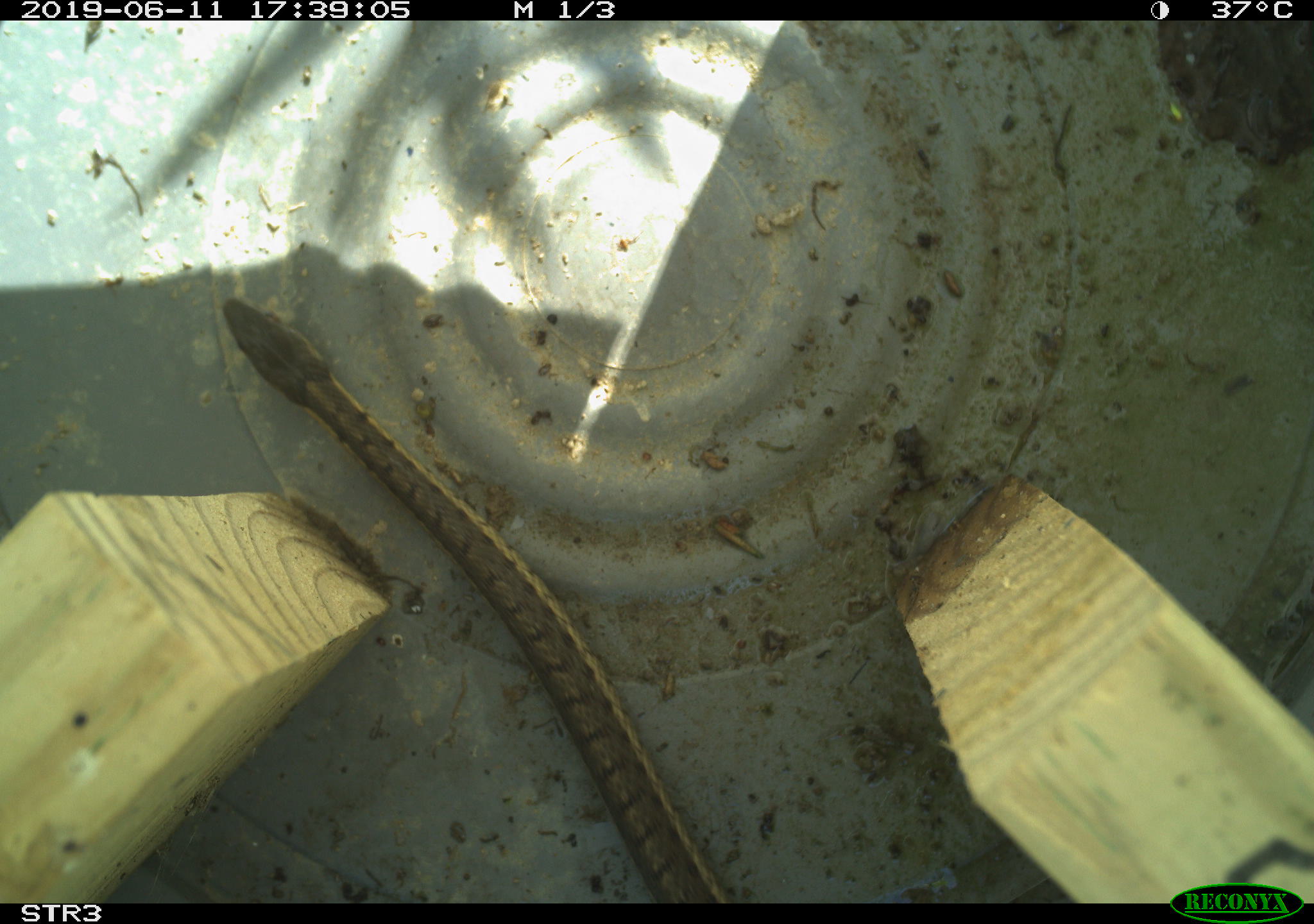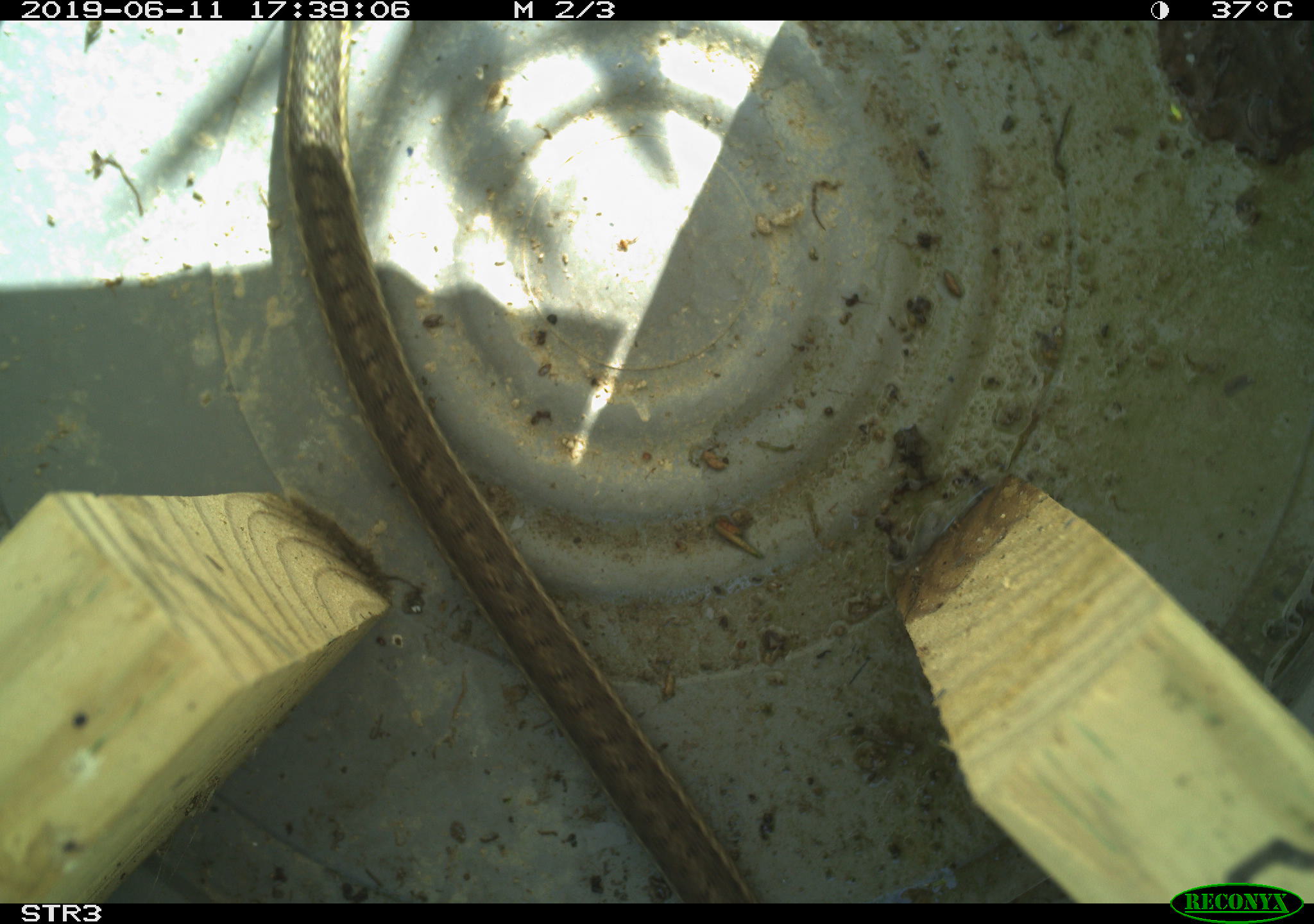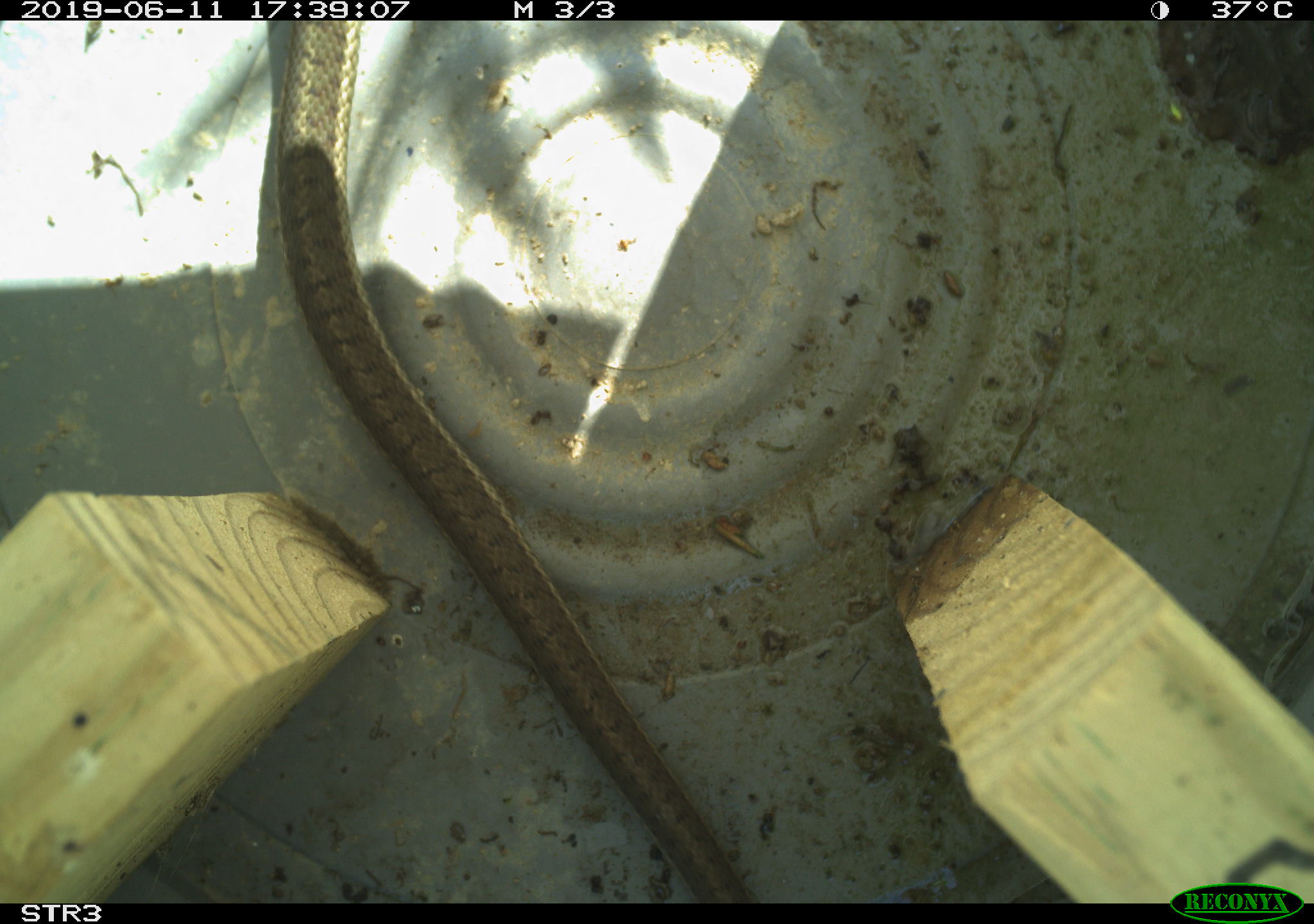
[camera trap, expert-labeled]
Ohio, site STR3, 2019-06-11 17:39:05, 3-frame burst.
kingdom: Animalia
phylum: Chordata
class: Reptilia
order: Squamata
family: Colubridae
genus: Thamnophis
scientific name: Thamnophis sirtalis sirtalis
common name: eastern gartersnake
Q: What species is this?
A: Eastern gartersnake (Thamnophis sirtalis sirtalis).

---

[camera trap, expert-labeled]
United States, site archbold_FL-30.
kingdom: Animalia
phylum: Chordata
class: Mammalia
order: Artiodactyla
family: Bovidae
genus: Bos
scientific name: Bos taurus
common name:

Try it:
Start with the line above that contains "scientific name: Thamnophis sirtalis sirtalis" and end with the line that contains "A: Eastern gartersnake". Write out those lines exactly, and only those.

Completed task:
scientific name: Thamnophis sirtalis sirtalis
common name: eastern gartersnake
Q: What species is this?
A: Eastern gartersnake (Thamnophis sirtalis sirtalis).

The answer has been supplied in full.